* [TASK REQUIREMENTS]:
Which changes in the Bill does the nonprofit alert say are expected to have a deleterious effect on charitable giving? List every one.

* [EXCERPT]:
•••

November 06, 2017
Nonprofit Organizations Alert
Last week, the House Republicans released the proposed Tax Cuts and Jobs Act, which includes provisions that will impact the operations of tax-exempt organizations. This alert discusses what nonprofits need to know.
On November 2, 2017, the House Republicans released the proposed Tax Cuts and Jobs Act (the “Bill”) which is intended to implement President Trump’s campaign promise to simplify the tax code. Included in the Bill were provisions that will impact the operations of tax-exempt organizations. All provisions discussed below would be effective for tax years beginning after December 31, 2017.
The Bill would amend the law in a number of respects with respect to the income tax charitable contribution deduction. While the deduction has been present in the Internal Revenue Code (“Code”) for a hundred years and would remain so, certain other changes in the Bill are expected to have a deleterious effect on charitable giving, including changes to the standard deduction, elimination of the alternative minimum tax and the repeal of the estate tax (with a delay in its effective date).
However, for taxpayers who still itemize deductions there are some increased incentives:
Other changes in the charitable contribution context include repeal of the special valuation rule that provides a charitable deduction of 80% of the amount paid for the right to purchase tickets for athletic events as well as the ability to deduct any portion of this type of payment. (Section 1306 of the Bill). Commentators misconstrue this provision as a giveaway to university donors when, in fact, it was an accommodation to taxpayers and the IRS to avoid costly wrangling over valuation of the quid pro quo value of such payments. To be clear, Code Section 170(l) did not allow any additional deduction not already permitted by the Code.

•••

* [DATA]:
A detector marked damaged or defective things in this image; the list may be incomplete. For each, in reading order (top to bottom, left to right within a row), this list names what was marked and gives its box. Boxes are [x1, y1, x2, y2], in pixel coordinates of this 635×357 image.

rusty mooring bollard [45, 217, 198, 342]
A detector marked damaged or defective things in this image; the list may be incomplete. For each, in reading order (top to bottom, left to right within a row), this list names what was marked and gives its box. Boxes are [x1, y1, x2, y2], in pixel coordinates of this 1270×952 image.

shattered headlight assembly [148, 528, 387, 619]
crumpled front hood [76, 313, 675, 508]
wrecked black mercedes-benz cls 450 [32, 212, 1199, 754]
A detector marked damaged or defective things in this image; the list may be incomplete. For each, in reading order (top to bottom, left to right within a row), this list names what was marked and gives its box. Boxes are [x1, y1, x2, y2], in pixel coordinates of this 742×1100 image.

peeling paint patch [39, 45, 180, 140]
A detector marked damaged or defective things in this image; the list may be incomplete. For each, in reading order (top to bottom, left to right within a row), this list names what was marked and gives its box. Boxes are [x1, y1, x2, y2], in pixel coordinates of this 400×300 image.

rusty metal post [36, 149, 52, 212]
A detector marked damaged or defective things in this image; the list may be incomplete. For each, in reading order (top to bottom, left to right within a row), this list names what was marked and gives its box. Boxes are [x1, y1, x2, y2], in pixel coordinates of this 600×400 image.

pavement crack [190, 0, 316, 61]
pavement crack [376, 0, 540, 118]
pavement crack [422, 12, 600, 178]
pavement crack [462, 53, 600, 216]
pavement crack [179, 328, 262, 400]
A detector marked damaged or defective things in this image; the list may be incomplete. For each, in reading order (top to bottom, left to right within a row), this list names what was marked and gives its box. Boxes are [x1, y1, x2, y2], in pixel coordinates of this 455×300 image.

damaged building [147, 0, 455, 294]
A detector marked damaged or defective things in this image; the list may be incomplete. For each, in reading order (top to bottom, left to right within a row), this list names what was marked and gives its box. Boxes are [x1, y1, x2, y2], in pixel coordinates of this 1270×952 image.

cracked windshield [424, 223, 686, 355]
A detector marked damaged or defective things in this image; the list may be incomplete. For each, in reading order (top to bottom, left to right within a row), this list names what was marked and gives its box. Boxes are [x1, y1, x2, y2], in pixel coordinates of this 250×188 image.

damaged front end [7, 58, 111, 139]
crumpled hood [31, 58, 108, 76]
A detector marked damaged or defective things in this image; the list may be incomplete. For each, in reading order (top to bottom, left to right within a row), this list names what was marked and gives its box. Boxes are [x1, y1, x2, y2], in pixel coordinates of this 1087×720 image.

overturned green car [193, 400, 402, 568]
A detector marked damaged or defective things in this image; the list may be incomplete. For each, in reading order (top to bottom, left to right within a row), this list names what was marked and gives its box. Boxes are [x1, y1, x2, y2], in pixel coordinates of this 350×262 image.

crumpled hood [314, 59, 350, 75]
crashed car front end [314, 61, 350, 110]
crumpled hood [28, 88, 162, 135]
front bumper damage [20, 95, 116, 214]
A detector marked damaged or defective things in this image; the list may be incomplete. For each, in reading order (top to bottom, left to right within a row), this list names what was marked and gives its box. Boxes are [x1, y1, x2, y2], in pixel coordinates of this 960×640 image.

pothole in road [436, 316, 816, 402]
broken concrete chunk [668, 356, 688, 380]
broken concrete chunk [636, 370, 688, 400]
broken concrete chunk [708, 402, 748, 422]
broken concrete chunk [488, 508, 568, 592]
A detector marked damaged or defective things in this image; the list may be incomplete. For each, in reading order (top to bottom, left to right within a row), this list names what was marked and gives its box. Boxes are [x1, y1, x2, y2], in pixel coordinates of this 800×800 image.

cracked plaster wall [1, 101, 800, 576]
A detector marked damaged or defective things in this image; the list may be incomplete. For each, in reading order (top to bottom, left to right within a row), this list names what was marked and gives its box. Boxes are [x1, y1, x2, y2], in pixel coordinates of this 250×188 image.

•••

* [RESULT BELOW]:
- Changes to the standard deduction
- Elimination of the alternative minimum tax
- Repeal of the estate tax (with a delay in its effective date)